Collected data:
>>

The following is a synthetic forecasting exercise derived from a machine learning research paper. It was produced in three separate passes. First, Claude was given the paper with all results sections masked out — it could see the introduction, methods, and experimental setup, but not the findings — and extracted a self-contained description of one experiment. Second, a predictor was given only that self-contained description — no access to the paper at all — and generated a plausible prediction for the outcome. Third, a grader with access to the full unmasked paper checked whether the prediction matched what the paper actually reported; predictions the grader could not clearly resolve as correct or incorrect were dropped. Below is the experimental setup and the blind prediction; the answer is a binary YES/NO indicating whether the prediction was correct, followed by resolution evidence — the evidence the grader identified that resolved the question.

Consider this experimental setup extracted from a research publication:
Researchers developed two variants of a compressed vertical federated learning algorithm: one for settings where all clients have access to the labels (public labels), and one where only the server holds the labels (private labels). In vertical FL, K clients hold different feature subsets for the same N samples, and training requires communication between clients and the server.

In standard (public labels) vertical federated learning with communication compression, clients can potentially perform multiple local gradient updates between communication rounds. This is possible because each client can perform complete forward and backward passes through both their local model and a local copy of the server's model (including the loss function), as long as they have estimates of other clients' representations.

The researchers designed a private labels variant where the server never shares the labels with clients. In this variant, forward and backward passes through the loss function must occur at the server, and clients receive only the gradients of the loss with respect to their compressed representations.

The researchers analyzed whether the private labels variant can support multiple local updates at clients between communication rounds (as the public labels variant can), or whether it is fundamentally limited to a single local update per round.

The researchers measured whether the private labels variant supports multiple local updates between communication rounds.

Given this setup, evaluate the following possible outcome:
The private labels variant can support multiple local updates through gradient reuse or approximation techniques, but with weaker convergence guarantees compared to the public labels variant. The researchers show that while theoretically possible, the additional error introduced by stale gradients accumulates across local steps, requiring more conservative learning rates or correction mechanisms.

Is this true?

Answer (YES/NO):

<<

*EXERCISE DETAILS*:
Copy the records above. Keep every word as it is.

*YOUR RESPONSE*:
The following is a synthetic forecasting exercise derived from a machine learning research paper. It was produced in three separate passes. First, Claude was given the paper with all results sections masked out — it could see the introduction, methods, and experimental setup, but not the findings — and extracted a self-contained description of one experiment. Second, a predictor was given only that self-contained description — no access to the paper at all — and generated a plausible prediction for the outcome. Third, a grader with access to the full unmasked paper checked whether the prediction matched what the paper actually reported; predictions the grader could not clearly resolve as correct or incorrect were dropped. Below is the experimental setup and the blind prediction; the answer is a binary YES/NO indicating whether the prediction was correct, followed by resolution evidence — the evidence the grader identified that resolved the question.

Consider this experimental setup extracted from a research publication:
Researchers developed two variants of a compressed vertical federated learning algorithm: one for settings where all clients have access to the labels (public labels), and one where only the server holds the labels (private labels). In vertical FL, K clients hold different feature subsets for the same N samples, and training requires communication between clients and the server.

In standard (public labels) vertical federated learning with communication compression, clients can potentially perform multiple local gradient updates between communication rounds. This is possible because each client can perform complete forward and backward passes through both their local model and a local copy of the server's model (including the loss function), as long as they have estimates of other clients' representations.

The researchers designed a private labels variant where the server never shares the labels with clients. In this variant, forward and backward passes through the loss function must occur at the server, and clients receive only the gradients of the loss with respect to their compressed representations.

The researchers analyzed whether the private labels variant can support multiple local updates at clients between communication rounds (as the public labels variant can), or whether it is fundamentally limited to a single local update per round.

The researchers measured whether the private labels variant supports multiple local updates between communication rounds.

Given this setup, evaluate the following possible outcome:
The private labels variant can support multiple local updates through gradient reuse or approximation techniques, but with weaker convergence guarantees compared to the public labels variant. The researchers show that while theoretically possible, the additional error introduced by stale gradients accumulates across local steps, requiring more conservative learning rates or correction mechanisms.

Is this true?

Answer (YES/NO):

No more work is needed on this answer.